Tuesday, August 3, 2010

I met a stiff today

In the morning, I was greeted by this passage from 2 Corinthians 5:1-5
1Now we know that if the earthly tent we live in is destroyed, we have a building from God, an eternal house in heaven, not built by human hands. 2Meanwhile we groan, longing to be clothed with our heavenly dwelling, 3because when we are clothed, we will not be found naked. 4For while we are in this tent, we groan and are burdened, because we do not wish to be unclothed but to be clothed with our heavenly dwelling, so that what is mortal may be swallowed up by life. 5Now it is God who has made us for this very purpose and has given us the Spirit as a deposit, guaranteeing what is to come.

I thought it peculiar that God would choose to speak this into my heart-that I was going to see an earthly tent, yet I was to fix my eyes on the eternal house in heaven. I was going to understand what it really means when Paul says the body is an earthly tent. I don't think I ever gave serious thought to death, to what a living human being looks after the breath of life has left him. I always thought it would be rather bothersome, yet still an occasion for rejoicing, because I know I will be going to my Lord.

So I saw, I touched, and I laid bare (literally) a dead body for the first time.
Call it a cadaver, a "donor," my "greatest teacher," but that was a human body.

It was...disconcerting. Especially at first, as we raised up the electric blue body bag. It was a very clear sense of-woah, this is real. I'm really going to cut open a body. And this body does not smell very nice.

The first incision was together, with further dissection rotating through each of the members. I must admit that although this is supposed to be a defining moment for many doctors, for me it became more of an intellectual challenge-how can I fit those pretty charts, those nicely drawn muscles with this stiff laying before me, with all its imperfections, its yellow gobs of fat, its not-well-defined musculature?
And worse, how can I cut this man up without hacking the critical pieces to bits?
I looked at this as an ultimate challenge-to fit together a conceptual understanding of the human body with the reality in all its formaldehyde-laced glory.

And so I realize that this body was, indeed, a last gift by this anonymous donor.
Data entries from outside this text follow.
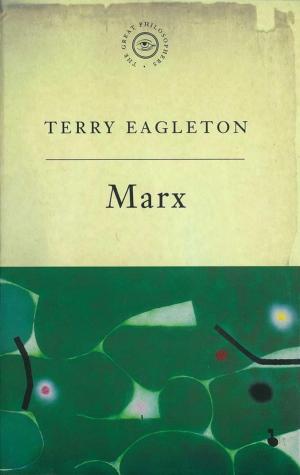 Cover of the book The Great Philosophers: Marx by Bob Shaw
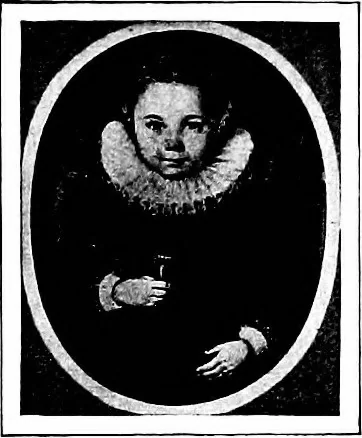 An illustration from Art in Great Britain and Ireland, 1913, leaf 280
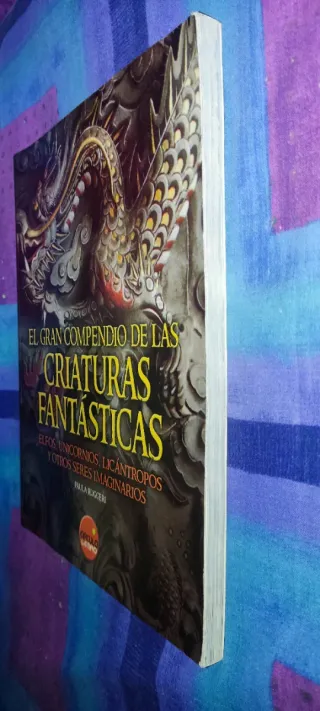 El Gran compendio de las criaturas fantásticas ...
I am tremendously grateful for the incredible chance to learn from him, yet I can now also better appreciate the temporal nature of the body. So often people worry about their appearance, about their physical attractiveness-yet what does all that working out and starvation diet achieve when our bodies are merely tents? I look forward to that divine building-to be clothed with a dwelling that will never perish, one that is free of all the imperfections and vices of the human body.